Message: When examining, always ask the patient, "is this the pain?"

  1. "You see what you look for. You look for what you know." This bit of wisdom sums up how far our diagnostic acumen will take us. Chances are that you will identify the conditions that are in your intellectual and clinical database. The more entities in that database, the more likely you'll be able to find the ultimate diagnosis. Even if your database is small, just trying is more than the patient may have gotten from others; plus, since you actually looked for a cause of the pain, you're far more likely to refer her to someone else who can continue the search.
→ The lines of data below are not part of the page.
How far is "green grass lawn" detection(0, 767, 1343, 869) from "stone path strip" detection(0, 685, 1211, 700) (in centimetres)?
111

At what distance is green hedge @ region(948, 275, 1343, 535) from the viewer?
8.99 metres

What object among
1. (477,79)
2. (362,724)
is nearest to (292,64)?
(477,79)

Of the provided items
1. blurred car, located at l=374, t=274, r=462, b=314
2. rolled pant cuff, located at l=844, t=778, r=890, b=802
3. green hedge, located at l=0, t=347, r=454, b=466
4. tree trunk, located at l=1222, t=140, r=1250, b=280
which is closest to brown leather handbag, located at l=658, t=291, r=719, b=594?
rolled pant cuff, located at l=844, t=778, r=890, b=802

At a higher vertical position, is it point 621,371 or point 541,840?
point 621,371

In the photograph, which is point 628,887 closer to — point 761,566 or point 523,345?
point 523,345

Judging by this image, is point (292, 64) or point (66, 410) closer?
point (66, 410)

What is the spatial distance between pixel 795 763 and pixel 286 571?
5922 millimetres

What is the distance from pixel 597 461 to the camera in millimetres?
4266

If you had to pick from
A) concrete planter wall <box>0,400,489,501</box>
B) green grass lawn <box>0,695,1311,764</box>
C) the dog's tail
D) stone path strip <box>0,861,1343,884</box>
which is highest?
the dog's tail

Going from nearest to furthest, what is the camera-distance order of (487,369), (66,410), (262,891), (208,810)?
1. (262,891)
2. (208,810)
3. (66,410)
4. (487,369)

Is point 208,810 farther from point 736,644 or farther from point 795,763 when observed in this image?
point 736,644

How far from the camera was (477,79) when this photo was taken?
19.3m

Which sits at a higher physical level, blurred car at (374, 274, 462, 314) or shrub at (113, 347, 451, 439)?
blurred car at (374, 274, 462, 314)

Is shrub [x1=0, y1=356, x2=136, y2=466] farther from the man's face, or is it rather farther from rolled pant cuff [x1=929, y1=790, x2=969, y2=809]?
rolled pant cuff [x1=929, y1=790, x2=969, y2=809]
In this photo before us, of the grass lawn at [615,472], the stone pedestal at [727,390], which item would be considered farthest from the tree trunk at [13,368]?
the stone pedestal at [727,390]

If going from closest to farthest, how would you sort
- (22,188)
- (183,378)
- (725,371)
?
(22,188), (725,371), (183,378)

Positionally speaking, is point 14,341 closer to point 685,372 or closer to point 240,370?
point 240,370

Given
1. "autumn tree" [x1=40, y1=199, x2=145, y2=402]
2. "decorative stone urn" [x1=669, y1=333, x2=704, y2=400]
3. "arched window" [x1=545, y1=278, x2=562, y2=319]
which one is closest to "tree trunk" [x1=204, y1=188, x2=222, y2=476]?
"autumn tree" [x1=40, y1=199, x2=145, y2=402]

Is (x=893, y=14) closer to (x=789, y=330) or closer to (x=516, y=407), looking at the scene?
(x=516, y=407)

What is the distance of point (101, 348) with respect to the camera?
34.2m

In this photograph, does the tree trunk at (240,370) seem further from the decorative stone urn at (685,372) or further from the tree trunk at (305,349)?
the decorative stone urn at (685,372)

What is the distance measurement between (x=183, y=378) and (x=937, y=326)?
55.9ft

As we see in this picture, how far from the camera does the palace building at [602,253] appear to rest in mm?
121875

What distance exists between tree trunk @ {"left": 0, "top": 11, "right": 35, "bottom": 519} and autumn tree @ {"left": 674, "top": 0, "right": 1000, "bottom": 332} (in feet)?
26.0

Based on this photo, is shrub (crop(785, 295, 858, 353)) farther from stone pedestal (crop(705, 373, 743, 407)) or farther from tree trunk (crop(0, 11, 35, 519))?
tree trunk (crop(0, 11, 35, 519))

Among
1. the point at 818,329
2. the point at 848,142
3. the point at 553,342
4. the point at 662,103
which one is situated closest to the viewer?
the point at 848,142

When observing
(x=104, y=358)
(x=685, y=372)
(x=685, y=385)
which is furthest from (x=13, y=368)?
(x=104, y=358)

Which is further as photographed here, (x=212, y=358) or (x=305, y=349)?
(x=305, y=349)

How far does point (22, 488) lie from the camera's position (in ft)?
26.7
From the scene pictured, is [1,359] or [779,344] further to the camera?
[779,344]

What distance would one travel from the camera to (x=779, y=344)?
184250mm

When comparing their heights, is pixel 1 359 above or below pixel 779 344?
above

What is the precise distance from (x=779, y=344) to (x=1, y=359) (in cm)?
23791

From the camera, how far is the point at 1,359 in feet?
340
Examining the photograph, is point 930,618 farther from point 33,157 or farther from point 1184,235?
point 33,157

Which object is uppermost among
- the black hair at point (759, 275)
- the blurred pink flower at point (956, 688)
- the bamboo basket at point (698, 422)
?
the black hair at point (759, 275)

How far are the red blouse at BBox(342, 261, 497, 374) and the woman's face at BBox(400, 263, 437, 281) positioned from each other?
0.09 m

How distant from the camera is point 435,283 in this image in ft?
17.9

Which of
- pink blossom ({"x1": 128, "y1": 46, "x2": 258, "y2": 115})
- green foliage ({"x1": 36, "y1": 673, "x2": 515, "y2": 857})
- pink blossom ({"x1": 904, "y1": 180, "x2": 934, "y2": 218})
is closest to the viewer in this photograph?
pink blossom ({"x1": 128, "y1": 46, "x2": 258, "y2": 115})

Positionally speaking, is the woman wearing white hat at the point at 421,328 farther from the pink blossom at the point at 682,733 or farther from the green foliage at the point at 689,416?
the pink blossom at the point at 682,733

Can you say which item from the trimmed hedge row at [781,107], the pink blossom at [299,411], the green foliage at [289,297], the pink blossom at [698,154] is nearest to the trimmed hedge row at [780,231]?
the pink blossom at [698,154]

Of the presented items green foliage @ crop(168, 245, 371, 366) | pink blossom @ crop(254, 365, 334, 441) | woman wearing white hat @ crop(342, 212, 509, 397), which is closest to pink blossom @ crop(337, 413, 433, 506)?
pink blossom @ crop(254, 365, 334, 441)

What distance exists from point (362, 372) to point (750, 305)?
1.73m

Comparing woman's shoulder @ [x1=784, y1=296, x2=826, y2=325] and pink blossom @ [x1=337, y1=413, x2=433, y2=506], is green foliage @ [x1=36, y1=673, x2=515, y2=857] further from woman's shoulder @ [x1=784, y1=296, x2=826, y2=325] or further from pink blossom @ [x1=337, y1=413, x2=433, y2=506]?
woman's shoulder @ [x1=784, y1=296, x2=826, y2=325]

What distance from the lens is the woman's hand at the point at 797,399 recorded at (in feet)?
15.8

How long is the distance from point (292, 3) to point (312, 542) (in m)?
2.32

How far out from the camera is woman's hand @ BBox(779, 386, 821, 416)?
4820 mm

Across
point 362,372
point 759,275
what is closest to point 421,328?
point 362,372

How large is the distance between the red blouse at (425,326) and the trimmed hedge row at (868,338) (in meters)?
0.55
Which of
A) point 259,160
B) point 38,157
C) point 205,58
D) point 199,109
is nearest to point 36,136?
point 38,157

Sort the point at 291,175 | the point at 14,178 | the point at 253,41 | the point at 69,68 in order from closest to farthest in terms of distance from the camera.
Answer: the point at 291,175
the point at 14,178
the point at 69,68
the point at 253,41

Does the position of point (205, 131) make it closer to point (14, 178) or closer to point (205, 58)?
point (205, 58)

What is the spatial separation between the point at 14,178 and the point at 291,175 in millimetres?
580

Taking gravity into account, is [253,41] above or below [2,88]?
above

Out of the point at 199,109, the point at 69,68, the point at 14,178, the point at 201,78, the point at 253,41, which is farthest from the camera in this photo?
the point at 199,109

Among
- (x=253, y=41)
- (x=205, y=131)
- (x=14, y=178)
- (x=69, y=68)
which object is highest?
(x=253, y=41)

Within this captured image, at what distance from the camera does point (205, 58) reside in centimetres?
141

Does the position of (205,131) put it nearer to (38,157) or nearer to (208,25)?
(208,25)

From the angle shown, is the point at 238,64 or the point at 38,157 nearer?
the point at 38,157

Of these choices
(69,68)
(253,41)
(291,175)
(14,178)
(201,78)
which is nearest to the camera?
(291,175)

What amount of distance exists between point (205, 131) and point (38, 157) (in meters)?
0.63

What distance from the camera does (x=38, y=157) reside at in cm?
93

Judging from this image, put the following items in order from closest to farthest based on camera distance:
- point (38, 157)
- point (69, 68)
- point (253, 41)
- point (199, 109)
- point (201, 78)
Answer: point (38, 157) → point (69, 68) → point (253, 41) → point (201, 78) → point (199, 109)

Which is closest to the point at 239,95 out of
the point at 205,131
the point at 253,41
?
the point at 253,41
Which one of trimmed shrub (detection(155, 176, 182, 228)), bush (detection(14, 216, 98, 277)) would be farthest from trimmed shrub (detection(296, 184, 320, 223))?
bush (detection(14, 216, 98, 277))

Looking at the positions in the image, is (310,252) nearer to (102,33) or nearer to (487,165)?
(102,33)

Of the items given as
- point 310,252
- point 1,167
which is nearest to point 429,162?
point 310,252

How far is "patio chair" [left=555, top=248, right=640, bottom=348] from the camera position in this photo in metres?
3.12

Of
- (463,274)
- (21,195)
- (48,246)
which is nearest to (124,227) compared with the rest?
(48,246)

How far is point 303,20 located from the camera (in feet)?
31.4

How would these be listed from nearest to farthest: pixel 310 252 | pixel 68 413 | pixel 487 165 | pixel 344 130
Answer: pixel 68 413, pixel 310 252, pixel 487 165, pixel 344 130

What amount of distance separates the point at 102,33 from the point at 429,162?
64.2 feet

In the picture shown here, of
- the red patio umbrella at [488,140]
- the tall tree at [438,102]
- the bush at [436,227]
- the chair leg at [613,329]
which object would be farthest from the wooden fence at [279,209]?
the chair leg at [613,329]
Message: The more conditions you know about, the more likely you'll find the right one.

I hope that this expansive application of a brief review article gives at least one person a little more motivation to try to help one more patient a little more than he/she would have before reading this column. Don't worry about saving the world...just try to help save the next patient you see. I think you'll be surprised at how rewarding and fulfilling it can be.